Za nami inauguracja III ligi kujawsko-pomorsko-wielkopolskiej. Toruńska Elana w pierwszym starciu sezonu zremisowała z triumfatorem ubiegłego sezonu – Wartą Poznań
Początek spotkania był bardzo udany dla torunian. Bramka dla Elany padła już w 19 minucie. Na listę strzelców wpisał się Krystian Tomaszewski. Całość zaczęła się od odbioru piłki w środku pola, kilku udanych podań i w końcu zdobyciem bramki. Z czasem poznańska Warta radziła sobie co raz lepiej. Do przerwy wynik, jednak nie uległ zmianie.
W drugiej części znaczną kontrolę nad meczem objęli poznanianie. Swoje starania uwieńczyli bramką zdobytą w 60 minucie. Po precyzyjnym dośrodkowaniu, piłkę głową do siatki skierował Jakub Solarek. Warta odnotowania jest również postawa arbitrów. Kuriozalny błąd popełnił sędzia techniczny. W momencie przeprowadzanych zmian w toruńskiej ekipie, boisko powinien opuścić Michał Marszałek. Tak się jednak nie stało. Sędzia techniczny, mimo to pozwolił na wznowienie gry. W efekcie czego, Elana niecałą minutę grała w 12. Sytuacja wzbudziła kontrowersje oraz zamieszanie. Nim plac gry opuścił wreszcie Marszałek, dostał jeszcze żółtą kartkę.
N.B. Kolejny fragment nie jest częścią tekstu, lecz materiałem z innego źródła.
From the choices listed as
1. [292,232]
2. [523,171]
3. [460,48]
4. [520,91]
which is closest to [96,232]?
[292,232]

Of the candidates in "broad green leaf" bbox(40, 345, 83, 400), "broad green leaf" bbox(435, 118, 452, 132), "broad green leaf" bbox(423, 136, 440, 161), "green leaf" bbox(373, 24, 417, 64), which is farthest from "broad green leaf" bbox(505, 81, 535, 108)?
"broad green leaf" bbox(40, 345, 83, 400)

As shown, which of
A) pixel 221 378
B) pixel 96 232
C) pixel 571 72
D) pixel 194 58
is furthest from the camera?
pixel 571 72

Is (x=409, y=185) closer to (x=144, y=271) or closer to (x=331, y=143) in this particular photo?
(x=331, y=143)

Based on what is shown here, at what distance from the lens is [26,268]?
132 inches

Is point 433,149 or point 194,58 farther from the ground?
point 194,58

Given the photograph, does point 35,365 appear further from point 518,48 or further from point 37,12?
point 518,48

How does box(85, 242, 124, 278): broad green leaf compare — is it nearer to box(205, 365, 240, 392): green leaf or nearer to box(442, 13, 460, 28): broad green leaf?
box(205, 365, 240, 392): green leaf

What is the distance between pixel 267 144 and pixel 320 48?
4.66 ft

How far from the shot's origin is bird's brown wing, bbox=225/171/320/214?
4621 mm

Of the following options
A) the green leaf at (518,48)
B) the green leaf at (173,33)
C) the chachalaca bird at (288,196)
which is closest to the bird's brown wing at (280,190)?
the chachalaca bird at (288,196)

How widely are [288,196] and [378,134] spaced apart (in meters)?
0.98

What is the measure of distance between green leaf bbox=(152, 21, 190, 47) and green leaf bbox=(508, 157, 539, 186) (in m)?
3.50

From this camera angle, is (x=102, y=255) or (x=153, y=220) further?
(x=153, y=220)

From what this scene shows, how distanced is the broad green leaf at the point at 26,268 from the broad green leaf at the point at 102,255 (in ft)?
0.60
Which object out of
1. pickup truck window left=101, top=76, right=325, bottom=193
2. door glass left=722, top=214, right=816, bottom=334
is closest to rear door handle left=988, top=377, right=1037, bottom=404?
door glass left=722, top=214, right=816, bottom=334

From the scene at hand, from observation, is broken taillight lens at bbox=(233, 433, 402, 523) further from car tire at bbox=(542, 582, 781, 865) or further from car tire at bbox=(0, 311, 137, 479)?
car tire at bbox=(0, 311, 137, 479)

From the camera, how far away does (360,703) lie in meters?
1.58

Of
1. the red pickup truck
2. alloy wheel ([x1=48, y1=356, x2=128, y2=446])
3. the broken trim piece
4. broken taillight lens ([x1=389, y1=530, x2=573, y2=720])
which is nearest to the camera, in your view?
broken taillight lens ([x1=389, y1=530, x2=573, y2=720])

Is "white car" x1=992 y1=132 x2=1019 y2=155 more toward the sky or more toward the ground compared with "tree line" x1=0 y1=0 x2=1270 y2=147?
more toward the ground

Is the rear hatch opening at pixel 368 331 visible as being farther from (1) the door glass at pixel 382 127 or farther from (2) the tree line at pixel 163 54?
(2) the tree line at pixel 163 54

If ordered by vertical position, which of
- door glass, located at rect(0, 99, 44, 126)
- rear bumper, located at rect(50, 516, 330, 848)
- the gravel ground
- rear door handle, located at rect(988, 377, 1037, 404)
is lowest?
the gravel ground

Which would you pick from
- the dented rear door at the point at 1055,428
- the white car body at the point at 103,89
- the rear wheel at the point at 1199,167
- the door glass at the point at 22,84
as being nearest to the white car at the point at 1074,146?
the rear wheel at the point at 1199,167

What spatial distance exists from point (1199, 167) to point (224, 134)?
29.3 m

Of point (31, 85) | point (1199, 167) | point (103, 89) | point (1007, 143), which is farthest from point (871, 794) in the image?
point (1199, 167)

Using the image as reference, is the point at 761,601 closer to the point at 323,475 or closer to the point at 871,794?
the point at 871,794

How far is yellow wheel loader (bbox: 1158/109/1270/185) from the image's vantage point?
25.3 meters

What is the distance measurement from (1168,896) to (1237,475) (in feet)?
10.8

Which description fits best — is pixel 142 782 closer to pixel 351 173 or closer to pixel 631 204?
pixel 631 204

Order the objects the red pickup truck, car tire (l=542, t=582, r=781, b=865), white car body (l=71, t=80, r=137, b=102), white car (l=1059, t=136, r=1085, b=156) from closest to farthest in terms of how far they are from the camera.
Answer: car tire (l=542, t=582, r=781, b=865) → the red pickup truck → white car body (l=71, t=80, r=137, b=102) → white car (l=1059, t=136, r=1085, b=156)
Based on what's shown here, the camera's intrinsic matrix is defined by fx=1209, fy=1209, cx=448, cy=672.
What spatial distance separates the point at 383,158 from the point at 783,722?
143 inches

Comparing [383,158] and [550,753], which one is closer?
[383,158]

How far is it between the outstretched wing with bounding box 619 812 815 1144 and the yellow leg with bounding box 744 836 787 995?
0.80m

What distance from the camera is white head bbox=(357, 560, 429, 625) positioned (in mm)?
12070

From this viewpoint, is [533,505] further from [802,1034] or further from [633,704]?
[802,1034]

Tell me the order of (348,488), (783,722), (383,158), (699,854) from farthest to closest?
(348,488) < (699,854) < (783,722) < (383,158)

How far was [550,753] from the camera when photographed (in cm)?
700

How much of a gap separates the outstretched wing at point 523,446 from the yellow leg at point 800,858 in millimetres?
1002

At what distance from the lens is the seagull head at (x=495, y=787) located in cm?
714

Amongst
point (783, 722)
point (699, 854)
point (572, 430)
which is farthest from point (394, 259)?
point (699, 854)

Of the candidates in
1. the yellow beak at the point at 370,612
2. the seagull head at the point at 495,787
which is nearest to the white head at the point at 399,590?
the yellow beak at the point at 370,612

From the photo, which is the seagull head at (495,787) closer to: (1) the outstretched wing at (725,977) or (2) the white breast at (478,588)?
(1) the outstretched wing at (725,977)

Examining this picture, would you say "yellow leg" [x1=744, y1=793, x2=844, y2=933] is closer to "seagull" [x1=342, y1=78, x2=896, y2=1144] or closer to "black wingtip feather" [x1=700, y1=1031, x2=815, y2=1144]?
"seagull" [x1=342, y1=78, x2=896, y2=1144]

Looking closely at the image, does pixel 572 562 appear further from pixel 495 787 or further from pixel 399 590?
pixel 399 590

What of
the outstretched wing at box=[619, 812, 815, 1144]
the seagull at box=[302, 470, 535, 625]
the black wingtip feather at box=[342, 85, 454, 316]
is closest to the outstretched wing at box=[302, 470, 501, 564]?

Pechowo spotkanie zakończył bramkarz toruńskiej Elany – Daniel Osiecki. W ostatnich minutach gry doznał kontuzji, która wykluczyła go z dalszej gry. Między słupkami stanął Krystian Tomaszewski. Osłabienia w toruńskim zespole, nie wykorzystali jednak poznanianie. Spotkanie zakończyło się wynikiem 1:1.
–Trochę bojaźliwie podeszliśmy do drugiej połowy. Byliśmy jakby przerażeni tym, że możemy sprawić niespodziankę. Trzeba jednak przyznać, że drużyna Warty bardzo fajnie prowadziła grę. Na przyszłość będziemy bardziej uważać z pozytywnym nastawieniem, tak by skupić się na grze – powiedział kapitan toruńskiej drużyny, Dawid Zamiatowski.
Torunianie po pierwszej kolejce zajmują szóstą lokatę w tabeli rozgrywek. Następny pojedynek czeka żólto-niebieskich już 15 sierpnia ze Spartą Brodnica.
– Zdawałem sobie sprawę z jak mocnym zespołem będziemy dziś grali. Z przekroju całego meczu, pierwsza połowa była bardzo dobra w naszym wykonaniu. Mieliśmy sytuacje, wykorzystaliśmy jedną z nich. Szanujemy ten wynik i wiemy na co nas stać w tej chwili. Najgorszą dla nas wiadomością jest uraz Daniela Osieckiego, który może zostać wykluczony z gry nawet na kilka miesięcy – podsumowuje trener Elany, Krzysztof Jabłoński.